# APPLY WHAT YOU READ
1 > In the crochet text, write out the stretch from "I believe women" through "are the web." again, switching "sheep" to "goats".
2 > Does each statement below agree with the crochet text? Answer yes or no for each, and quote the words from the text that decide it.
(a) The writer's great-grandmother raised sheep.
(b) The writer's favorite crochet patterns are worked in straight rows.
(c) Some looms date back to 9,000 B.C.
3 > In the crochet text, who put her crochet hooks to good use through most of the writer's childhood?

Anyone who has seen my personal Facebook page will tell you that I have a deep love for crochet, because I’m always posting photos of my latest projects. What I once viewed as an old lady hobby has become both art and therapy, as I chain and stitch my way through a kaleidoscope of colors and textures. Something about the repetitive motion and the weaving that can be done with a simple hook and a ball of yarn seems to grant peace of mind, at least for a little while.
I believe women have always enjoyed this mental escape through the craft of weaving from the time that looms were first created—and some of those date back to 9,000 B.C.—on to the finer needlework that we still enjoy today. My great-grandmother raised sheep, spun her own yarn, and excelled at both crochet and knitting. My aunt followed in her stead and put her crochet hooks to good use through most of my childhood. Being part of this abundant, matriarchal legacy brings to mind one of my favorite chants:
We are the flow and we are the ebb,
We are the weavers, we are the web.
My favorite crochet patterns are usually those that require stitching in rounds. They begin with a tiny circle that spreads wider and wider to become a hat, a purse, or whatever my heart desires. When I am working in rounds, I cannot help but think of spider webs—how intricate, strong, and highly functional they are—and of the spider herself, the ultimate weaver. No doubt she was the inspiration for prehistoric humans to expand their wardrobes beyond animal skins and furs, much to the relief of our four-footed friends. (While I have nothing against leather loin cloths, it’s rather hard to imagine life without cotton and wool).

# INFORMATION SHOWN
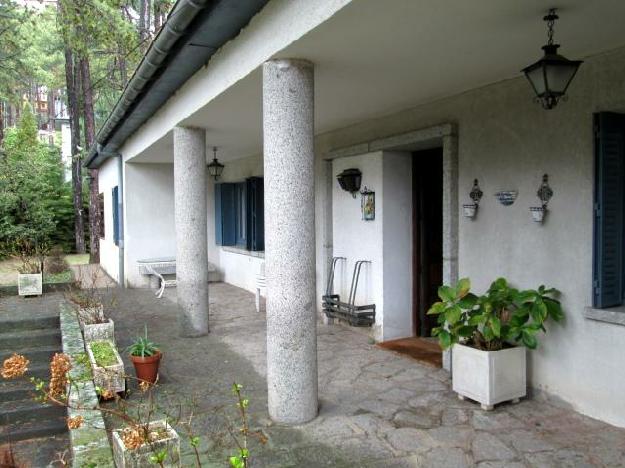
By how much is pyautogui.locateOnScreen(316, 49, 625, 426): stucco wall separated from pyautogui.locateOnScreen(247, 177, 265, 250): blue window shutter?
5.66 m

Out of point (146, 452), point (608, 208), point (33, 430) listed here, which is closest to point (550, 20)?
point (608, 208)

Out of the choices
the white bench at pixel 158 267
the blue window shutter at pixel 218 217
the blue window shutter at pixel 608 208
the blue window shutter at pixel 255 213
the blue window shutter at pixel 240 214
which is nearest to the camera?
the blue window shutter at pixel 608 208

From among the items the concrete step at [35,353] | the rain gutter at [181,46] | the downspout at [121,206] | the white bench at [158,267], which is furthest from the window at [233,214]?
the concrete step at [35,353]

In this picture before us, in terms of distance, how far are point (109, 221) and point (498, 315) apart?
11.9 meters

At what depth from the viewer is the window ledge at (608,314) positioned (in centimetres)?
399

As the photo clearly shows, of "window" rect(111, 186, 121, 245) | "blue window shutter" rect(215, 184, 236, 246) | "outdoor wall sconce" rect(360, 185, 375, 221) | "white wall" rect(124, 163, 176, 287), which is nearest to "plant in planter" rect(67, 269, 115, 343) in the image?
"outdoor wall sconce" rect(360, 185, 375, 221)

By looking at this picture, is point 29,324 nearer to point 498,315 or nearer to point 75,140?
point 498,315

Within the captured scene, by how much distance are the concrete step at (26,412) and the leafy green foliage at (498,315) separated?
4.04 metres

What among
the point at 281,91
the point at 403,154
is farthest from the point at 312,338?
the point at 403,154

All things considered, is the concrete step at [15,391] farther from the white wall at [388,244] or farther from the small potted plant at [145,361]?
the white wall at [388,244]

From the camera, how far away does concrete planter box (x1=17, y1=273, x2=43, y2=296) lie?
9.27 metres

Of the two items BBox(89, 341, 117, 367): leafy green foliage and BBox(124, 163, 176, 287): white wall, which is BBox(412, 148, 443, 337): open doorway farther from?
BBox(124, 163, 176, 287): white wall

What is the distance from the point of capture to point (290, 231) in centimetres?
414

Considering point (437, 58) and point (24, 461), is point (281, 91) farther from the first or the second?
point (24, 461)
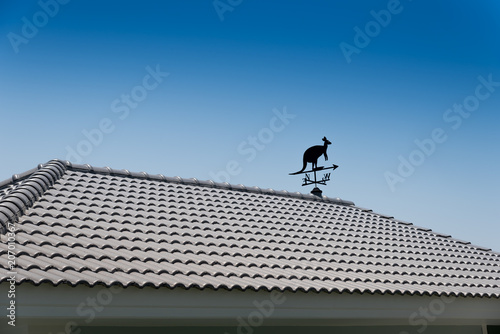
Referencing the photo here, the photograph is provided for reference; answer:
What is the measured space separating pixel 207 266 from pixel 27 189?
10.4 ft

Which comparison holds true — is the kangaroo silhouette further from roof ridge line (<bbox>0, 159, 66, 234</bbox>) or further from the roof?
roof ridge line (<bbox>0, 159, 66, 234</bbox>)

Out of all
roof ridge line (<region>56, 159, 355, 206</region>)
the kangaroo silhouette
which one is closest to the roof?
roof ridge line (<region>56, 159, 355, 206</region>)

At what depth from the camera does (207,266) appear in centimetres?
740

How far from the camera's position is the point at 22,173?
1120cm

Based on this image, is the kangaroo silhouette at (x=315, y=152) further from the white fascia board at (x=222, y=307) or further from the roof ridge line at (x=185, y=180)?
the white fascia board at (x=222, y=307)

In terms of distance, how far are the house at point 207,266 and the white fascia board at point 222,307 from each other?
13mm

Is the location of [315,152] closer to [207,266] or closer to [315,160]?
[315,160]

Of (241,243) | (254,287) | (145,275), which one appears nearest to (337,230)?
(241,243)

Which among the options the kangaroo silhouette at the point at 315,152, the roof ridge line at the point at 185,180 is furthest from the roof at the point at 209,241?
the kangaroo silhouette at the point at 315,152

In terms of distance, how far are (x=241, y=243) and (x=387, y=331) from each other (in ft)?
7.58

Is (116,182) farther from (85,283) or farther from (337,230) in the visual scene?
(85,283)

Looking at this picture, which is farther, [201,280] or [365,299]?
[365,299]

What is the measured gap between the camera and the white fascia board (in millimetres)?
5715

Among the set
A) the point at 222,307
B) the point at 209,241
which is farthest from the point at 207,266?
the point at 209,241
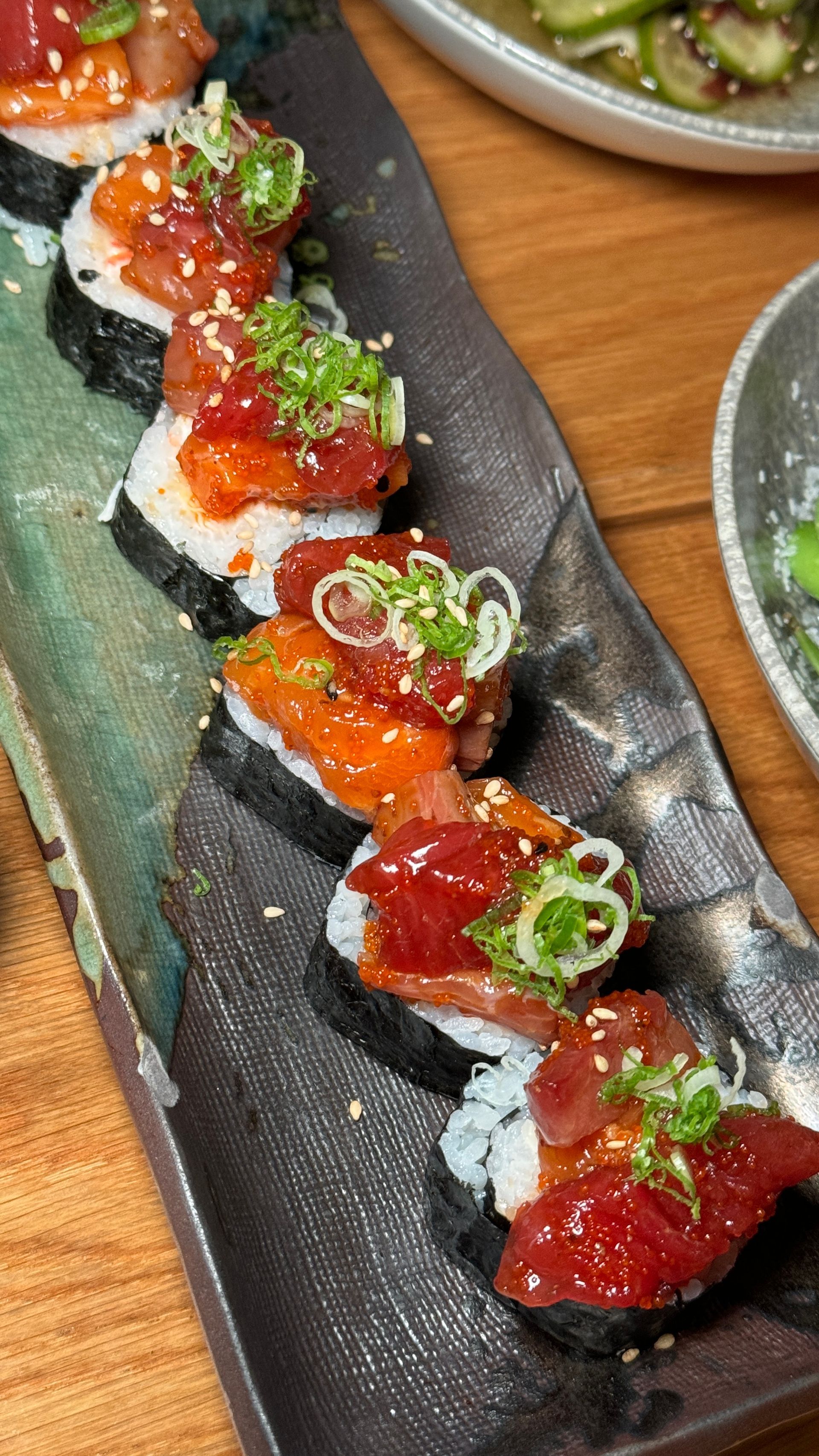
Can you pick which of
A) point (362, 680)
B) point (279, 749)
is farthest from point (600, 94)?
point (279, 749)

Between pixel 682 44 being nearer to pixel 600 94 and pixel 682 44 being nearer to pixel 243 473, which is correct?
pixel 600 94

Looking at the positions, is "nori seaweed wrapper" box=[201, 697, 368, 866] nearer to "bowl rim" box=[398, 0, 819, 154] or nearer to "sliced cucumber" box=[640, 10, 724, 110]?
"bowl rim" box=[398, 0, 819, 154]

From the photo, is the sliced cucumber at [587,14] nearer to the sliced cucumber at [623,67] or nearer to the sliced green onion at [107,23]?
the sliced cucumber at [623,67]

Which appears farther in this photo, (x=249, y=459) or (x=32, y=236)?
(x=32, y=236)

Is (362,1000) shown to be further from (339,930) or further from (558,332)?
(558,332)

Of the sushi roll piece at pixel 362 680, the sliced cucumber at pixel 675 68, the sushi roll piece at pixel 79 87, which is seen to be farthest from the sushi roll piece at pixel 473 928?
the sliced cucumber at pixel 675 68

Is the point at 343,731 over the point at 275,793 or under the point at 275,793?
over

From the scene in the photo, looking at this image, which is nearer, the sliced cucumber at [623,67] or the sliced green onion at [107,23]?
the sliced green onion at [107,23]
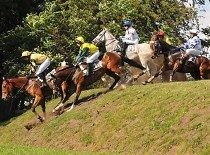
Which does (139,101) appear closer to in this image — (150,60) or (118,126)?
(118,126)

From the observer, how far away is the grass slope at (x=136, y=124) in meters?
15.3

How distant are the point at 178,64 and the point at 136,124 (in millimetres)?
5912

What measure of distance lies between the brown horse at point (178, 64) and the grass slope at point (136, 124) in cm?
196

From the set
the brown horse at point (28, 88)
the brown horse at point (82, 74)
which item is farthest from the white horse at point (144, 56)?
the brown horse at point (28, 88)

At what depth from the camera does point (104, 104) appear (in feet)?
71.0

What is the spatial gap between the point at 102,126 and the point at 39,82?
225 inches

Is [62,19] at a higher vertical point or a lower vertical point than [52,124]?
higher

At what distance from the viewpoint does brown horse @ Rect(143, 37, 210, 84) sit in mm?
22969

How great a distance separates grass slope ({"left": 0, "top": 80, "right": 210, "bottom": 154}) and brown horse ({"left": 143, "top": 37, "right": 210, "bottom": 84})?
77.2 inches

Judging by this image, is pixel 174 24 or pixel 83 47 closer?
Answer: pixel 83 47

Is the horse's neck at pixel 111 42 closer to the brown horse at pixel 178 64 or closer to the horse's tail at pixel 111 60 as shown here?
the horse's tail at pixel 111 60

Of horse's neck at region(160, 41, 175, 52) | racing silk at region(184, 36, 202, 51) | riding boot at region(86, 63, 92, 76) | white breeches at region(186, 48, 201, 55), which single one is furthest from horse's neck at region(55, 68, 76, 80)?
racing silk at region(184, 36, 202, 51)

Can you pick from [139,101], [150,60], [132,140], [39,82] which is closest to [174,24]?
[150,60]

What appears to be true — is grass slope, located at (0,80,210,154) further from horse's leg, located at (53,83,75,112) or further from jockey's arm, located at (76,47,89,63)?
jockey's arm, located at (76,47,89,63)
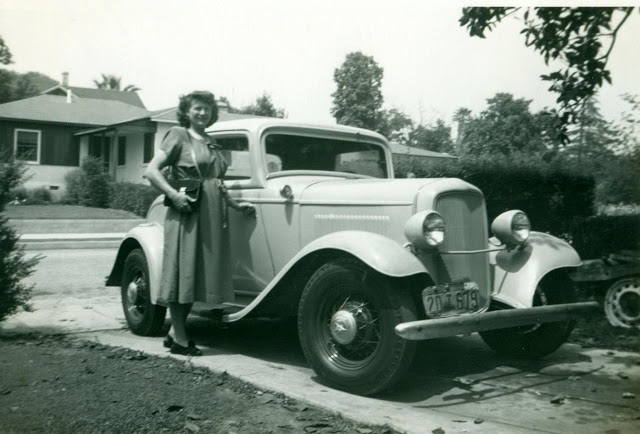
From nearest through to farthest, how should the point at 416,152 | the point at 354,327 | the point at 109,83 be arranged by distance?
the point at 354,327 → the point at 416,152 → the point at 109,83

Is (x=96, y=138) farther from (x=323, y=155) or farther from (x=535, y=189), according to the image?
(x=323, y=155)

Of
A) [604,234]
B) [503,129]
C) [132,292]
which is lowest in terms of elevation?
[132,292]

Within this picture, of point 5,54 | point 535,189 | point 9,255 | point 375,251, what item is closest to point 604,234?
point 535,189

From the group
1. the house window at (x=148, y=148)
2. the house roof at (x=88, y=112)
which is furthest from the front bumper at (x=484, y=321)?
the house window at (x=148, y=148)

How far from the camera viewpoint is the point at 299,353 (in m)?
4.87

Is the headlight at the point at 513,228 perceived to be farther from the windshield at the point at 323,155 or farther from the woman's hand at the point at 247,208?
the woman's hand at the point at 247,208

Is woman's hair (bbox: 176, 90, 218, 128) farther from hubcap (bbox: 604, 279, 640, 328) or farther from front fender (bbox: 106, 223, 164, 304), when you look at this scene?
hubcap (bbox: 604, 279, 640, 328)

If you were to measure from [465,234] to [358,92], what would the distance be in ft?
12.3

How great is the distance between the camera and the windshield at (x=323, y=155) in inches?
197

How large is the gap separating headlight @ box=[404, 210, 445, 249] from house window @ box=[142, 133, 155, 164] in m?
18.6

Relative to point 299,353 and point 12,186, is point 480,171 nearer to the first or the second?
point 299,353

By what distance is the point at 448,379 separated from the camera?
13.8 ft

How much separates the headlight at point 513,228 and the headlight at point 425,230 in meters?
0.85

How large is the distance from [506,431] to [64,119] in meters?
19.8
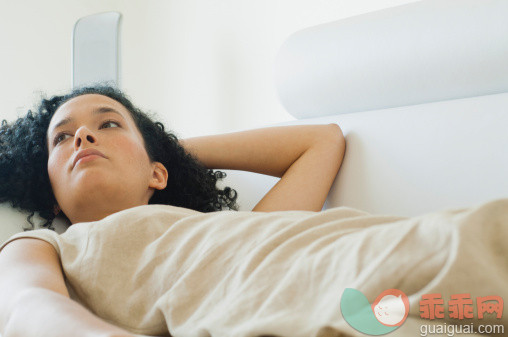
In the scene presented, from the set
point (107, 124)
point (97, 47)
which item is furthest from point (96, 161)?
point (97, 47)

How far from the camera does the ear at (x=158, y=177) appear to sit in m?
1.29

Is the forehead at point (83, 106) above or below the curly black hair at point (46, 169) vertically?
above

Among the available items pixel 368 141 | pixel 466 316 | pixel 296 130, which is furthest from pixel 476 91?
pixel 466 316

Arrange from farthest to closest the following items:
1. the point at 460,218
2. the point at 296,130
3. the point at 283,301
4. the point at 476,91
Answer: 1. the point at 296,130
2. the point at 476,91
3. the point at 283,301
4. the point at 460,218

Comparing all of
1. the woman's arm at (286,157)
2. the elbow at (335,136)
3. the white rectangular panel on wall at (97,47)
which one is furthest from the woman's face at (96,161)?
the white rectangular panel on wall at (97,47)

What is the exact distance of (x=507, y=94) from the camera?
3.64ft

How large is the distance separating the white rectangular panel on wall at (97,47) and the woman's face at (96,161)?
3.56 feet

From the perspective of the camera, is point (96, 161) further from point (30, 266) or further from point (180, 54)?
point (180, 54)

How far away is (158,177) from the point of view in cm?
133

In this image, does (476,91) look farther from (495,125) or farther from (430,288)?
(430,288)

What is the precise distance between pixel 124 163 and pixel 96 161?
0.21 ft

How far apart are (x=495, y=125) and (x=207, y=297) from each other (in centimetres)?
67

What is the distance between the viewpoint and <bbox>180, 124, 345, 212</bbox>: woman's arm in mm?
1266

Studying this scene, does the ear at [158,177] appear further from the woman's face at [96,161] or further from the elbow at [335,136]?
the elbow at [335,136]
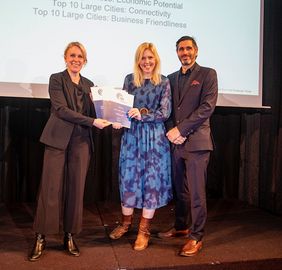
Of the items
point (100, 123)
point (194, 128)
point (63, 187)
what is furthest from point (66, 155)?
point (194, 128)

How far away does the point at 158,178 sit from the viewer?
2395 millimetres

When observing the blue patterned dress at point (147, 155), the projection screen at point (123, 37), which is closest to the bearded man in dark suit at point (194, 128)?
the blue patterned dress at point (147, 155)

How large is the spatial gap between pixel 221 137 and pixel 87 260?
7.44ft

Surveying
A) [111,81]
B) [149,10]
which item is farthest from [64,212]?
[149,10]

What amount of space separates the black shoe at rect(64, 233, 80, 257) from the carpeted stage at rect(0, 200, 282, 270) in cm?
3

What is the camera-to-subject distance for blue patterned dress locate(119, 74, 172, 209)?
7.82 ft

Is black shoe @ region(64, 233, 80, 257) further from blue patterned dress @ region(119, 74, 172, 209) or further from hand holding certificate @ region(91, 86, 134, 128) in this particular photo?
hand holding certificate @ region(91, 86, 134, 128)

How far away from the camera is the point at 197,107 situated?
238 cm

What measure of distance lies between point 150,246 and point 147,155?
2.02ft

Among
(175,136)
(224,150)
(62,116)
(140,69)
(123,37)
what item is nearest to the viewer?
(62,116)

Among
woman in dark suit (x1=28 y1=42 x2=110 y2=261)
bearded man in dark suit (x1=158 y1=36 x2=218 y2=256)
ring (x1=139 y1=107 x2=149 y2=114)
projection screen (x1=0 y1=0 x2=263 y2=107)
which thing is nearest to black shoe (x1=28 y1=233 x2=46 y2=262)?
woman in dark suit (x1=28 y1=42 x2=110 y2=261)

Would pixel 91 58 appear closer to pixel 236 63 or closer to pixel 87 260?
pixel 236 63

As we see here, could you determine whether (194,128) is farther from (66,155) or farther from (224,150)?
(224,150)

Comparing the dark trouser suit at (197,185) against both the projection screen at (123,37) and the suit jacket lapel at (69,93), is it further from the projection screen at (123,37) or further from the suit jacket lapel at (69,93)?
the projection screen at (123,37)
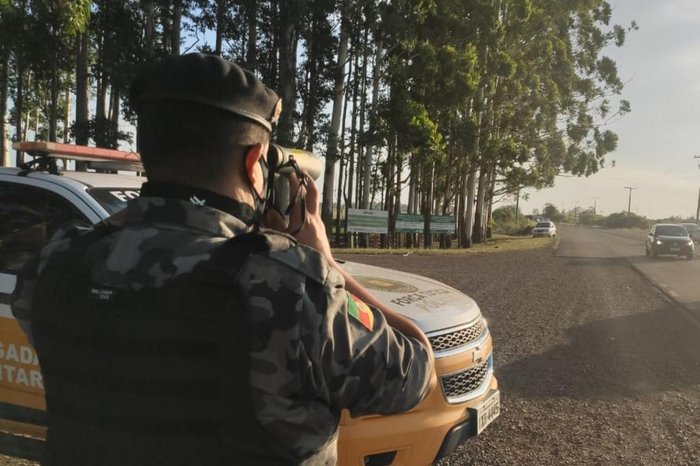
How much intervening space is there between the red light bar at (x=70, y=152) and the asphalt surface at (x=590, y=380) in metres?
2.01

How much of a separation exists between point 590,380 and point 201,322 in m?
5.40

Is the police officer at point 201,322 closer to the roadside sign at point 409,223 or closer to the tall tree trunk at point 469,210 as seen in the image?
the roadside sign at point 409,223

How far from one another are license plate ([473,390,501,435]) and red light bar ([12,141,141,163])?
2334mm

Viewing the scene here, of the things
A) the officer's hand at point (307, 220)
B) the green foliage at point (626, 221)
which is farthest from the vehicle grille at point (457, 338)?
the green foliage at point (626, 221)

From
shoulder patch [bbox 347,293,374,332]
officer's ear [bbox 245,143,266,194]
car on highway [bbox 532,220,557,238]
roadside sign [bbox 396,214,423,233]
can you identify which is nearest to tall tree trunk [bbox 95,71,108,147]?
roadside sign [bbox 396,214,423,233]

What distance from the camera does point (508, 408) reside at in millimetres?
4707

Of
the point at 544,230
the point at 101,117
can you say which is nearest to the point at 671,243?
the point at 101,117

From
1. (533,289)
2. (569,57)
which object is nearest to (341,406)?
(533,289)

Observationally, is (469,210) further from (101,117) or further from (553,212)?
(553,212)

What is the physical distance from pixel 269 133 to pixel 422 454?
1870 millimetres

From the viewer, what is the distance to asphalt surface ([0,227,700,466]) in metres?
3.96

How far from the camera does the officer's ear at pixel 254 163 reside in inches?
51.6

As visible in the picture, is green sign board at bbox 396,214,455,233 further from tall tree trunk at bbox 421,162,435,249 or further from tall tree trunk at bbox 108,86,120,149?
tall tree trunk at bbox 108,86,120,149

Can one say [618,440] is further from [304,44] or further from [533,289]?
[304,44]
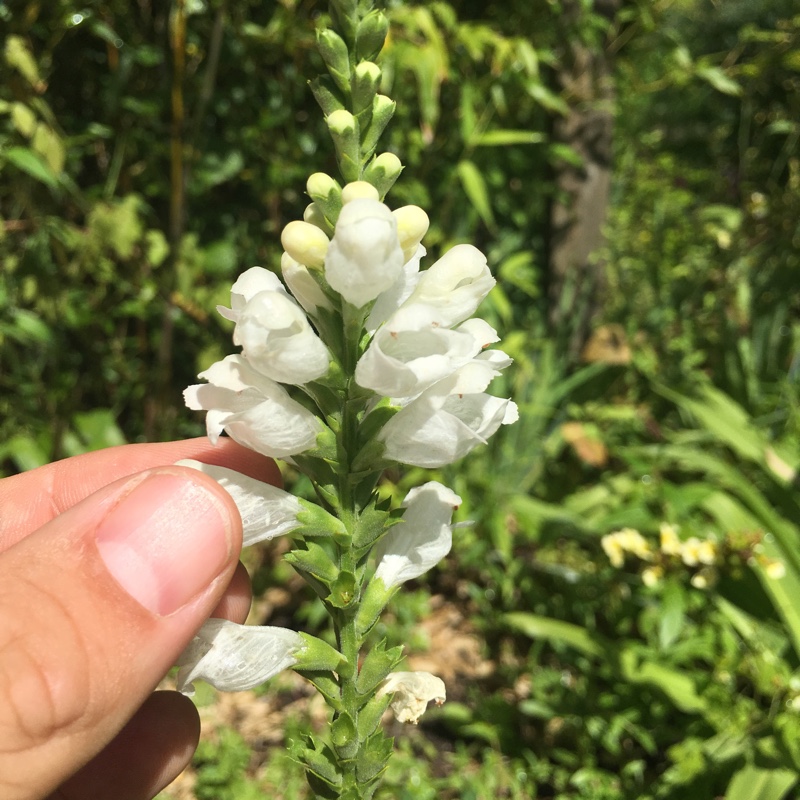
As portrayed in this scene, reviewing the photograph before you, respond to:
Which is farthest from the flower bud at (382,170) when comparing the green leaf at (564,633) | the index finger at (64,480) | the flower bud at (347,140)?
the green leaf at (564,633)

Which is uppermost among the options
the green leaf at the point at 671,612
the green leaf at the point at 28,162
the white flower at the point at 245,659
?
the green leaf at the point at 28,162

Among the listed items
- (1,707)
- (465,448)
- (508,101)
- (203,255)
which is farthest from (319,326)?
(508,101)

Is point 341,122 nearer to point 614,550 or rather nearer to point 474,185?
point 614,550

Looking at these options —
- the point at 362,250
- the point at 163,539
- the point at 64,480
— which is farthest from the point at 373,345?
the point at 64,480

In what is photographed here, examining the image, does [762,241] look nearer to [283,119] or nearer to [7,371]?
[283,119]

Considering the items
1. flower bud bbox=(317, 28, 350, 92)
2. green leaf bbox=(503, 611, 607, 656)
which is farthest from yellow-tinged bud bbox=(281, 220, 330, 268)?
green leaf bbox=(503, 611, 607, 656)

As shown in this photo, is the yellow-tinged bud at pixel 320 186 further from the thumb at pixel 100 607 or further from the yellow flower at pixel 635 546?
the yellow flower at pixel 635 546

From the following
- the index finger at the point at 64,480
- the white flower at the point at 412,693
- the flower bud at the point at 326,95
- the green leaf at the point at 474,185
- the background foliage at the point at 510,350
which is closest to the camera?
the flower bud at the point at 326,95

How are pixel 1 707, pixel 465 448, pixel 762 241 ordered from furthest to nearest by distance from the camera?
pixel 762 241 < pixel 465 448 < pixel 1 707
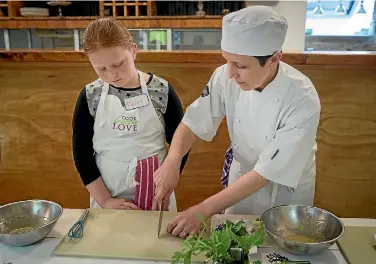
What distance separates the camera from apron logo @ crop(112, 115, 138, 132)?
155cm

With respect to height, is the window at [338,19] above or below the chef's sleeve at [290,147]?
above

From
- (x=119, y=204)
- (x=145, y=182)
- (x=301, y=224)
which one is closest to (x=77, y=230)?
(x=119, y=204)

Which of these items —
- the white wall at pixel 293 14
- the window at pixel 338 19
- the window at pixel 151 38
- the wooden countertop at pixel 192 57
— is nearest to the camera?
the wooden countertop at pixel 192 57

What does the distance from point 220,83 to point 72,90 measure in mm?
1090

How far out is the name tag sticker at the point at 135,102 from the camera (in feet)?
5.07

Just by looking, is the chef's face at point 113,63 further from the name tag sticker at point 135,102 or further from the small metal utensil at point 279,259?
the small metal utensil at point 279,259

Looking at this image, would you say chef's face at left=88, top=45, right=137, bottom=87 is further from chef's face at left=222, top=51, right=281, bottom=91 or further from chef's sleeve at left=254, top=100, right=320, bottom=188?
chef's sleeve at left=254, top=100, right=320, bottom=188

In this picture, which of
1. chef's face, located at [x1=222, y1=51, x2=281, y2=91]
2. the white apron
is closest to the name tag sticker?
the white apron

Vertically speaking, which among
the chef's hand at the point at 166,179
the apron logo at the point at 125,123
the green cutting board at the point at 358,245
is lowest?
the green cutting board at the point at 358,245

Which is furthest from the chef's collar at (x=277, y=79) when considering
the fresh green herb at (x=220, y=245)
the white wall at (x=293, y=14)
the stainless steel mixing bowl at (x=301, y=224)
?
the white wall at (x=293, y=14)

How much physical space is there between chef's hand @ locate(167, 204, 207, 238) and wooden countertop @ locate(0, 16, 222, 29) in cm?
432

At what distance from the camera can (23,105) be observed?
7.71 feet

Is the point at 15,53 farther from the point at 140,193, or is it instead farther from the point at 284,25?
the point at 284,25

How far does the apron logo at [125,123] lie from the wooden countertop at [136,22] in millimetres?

# ANSWERS BY ITEM
1 >
I believe women have always enjoyed this mental escape through the craft of weaving from the time that looms were first created—and some of those date back to 9,000 B.C.—on to the finer needlework that we still enjoy today. My great-grandmother raised goats, spun her own yarn, and excelled at both crochet and knitting. My aunt followed in her stead and put her crochet hooks to good use through most of my childhood. Being part of this abundant, matriarchal legacy brings to mind one of my favorite chants:
We are the flow and we are the ebb,
We are the weavers, we are the web.

2 >
(a) Yes: "My great-grandmother raised sheep"
(b) No: "My favorite crochet patterns are usually those that require stitching in rounds."
(c) Yes: "some of those date back to 9,000 B.C."

3 > The writer's aunt.